Though one of Ned's sisters does snap at him to "grow up," his problem isn't really one of immaturity. He's not a dumb-and-dumber, afraid-to-commit dude type. Ned's more of a holy fool, the kind of person who'll not only count a pile of cash on the subway but hand the bills to a stranger to hold while he attends to another task. Naive and unaffected to a fault, Ned keeps blundering into situations that hurt or embarrass his sisters. When he inevitably finds himself in trouble again, will they be there to help him?
I was not just amused but moved by Ned, a more nuanced variation of a character Rudd often plays: the easygoing stoner, like the surf instructor in Forgetting Sarah Marshall. (The other common Rudd role is the Jack Lemmon-esque straight man of I Love You, Man.) His Ned—a simple, dopey guy who enjoys playing charades with his family and misses the hell out of his dog—is a slight comic exaggeration of a person we all know: someone who, annoyingly oblivious though they might be, always attributes the best intentions to other people.
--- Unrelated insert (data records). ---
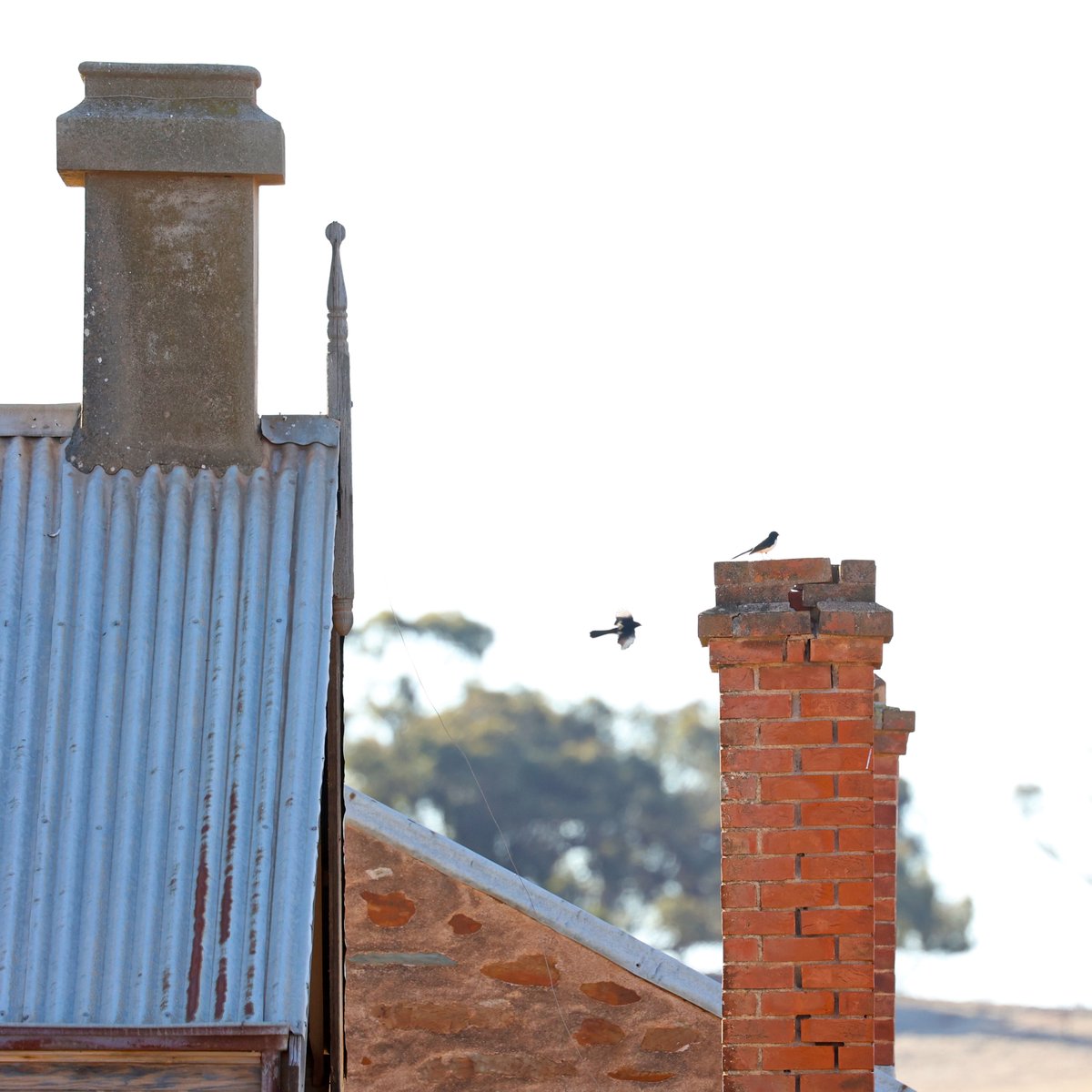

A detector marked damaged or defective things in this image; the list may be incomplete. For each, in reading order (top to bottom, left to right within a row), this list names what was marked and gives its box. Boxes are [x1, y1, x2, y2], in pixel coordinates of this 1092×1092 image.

rusty metal roof [0, 413, 339, 1026]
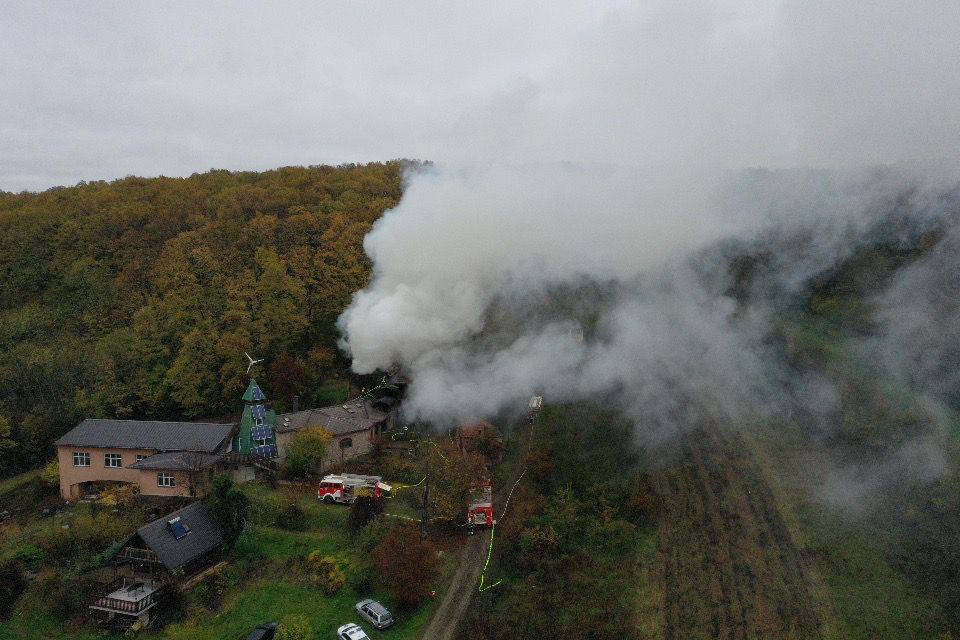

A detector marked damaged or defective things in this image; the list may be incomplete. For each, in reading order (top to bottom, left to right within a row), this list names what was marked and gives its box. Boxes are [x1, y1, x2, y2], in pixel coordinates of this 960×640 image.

damaged roof [276, 400, 388, 436]
damaged roof [54, 420, 234, 456]
damaged roof [136, 502, 224, 572]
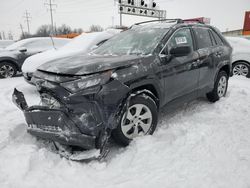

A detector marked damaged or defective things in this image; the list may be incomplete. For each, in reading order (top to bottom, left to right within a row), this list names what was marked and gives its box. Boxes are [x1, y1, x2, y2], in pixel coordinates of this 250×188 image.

crumpled hood [37, 54, 146, 75]
broken headlight [60, 70, 112, 93]
damaged front bumper [12, 88, 96, 150]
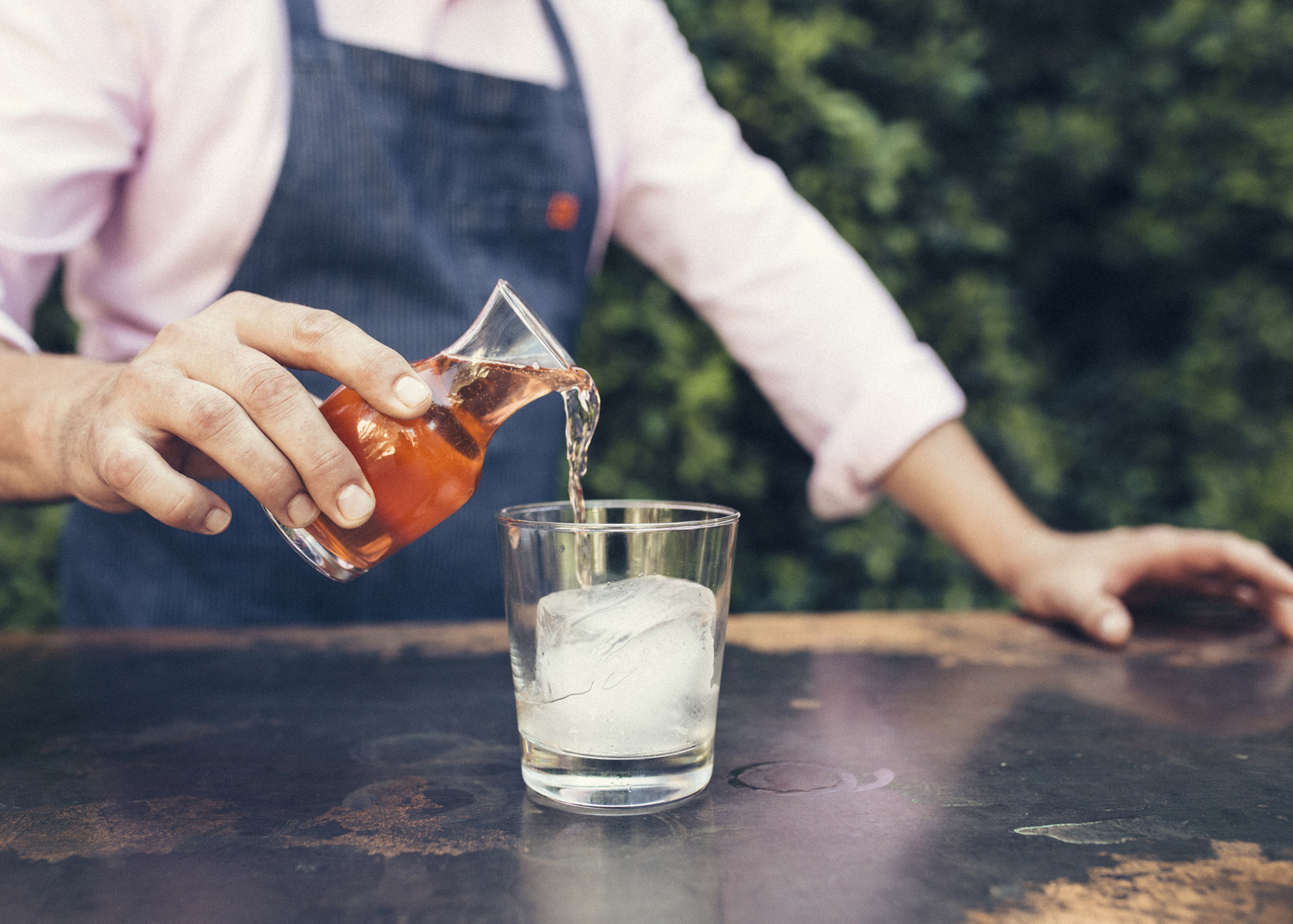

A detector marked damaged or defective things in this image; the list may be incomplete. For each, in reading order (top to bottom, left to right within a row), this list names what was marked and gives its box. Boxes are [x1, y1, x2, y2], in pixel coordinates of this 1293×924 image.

rusty tabletop [2, 607, 1293, 924]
When Liz and her husband kick Ned out for disobeying their rigid rules about parenting, he loyally defends them to another sister: "They have their own way of doing things."
Ned's gentleness toward his sisters' human failings is echoed by the filmmakers': Though all three sisters act in petty and self-destructive ways at times, they don't come off as villainesses (with the possible exception of Banks' Miranda, who's pretty unrelievedly awful). Their mother, played by Shirley Knight, should have been given at least one substantial scene, and it would have been interesting to know what happened to the Rochlins' father (though honestly I was relieved to be spared another lumbering dad-son backstory). The script was co-written by a couple—David Schisgall and Evgenia Peretz, who is the sister of the director—and while it strays into overly broad satire, the writers have a sharp ear for the way siblings can hurt and betray each other with a single word.
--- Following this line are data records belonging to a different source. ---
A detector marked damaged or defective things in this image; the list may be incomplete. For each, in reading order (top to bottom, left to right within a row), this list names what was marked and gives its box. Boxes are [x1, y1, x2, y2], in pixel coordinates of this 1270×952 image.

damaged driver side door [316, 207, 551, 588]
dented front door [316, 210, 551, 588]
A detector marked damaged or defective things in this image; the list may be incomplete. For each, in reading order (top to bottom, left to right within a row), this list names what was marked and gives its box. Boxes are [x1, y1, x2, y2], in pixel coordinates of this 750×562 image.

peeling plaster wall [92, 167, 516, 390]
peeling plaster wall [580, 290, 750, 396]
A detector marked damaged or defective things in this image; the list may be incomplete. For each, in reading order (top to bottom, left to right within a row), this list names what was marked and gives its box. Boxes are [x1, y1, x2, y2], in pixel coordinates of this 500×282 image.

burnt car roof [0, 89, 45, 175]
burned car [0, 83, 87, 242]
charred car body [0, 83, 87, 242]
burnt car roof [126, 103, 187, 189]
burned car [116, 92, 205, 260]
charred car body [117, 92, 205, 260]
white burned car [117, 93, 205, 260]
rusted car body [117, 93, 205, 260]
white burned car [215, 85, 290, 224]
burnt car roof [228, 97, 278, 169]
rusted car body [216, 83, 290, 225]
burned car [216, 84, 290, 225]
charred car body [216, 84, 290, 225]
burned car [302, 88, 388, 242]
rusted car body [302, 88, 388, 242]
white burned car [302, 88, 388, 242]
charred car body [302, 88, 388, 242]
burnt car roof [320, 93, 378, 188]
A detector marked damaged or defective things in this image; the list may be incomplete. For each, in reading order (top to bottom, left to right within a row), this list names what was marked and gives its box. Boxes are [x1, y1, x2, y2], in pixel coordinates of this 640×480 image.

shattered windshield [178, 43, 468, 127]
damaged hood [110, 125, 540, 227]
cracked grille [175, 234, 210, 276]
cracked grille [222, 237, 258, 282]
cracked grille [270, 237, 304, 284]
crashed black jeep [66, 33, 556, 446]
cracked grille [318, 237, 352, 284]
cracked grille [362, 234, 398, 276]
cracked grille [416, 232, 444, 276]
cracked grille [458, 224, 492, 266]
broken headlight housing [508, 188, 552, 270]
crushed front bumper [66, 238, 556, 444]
I can't quite account for why the whole of Our Idiot Brother seemed to me greater than the sum of its admittedly modest parts. Maybe it's just nice to see a comedy that's about something other than "Will these guys get laid?" or "Which one will she marry?" For most of the film—nearly all, in fact—Rudd's character is not forced by the story to go a-courtin'. There are no sprints through airports or huge laugh lines or grossout set pieces. Yet this movie has a charming sunniness about it, not only thanks to the perma-grin-wearing hero, but because the New York settings, as shot by Yaron Orbach, are suffused in a lovely natural light. "Your rhubarb is gorgeous," the cop tells Ned in that first scene, just before putting him under arrest, and we can't help but agree. Our Idiot Brother has a way of placing the viewer (at least this one) in a Ned-like state of stoner bonhomie. It's all good, man.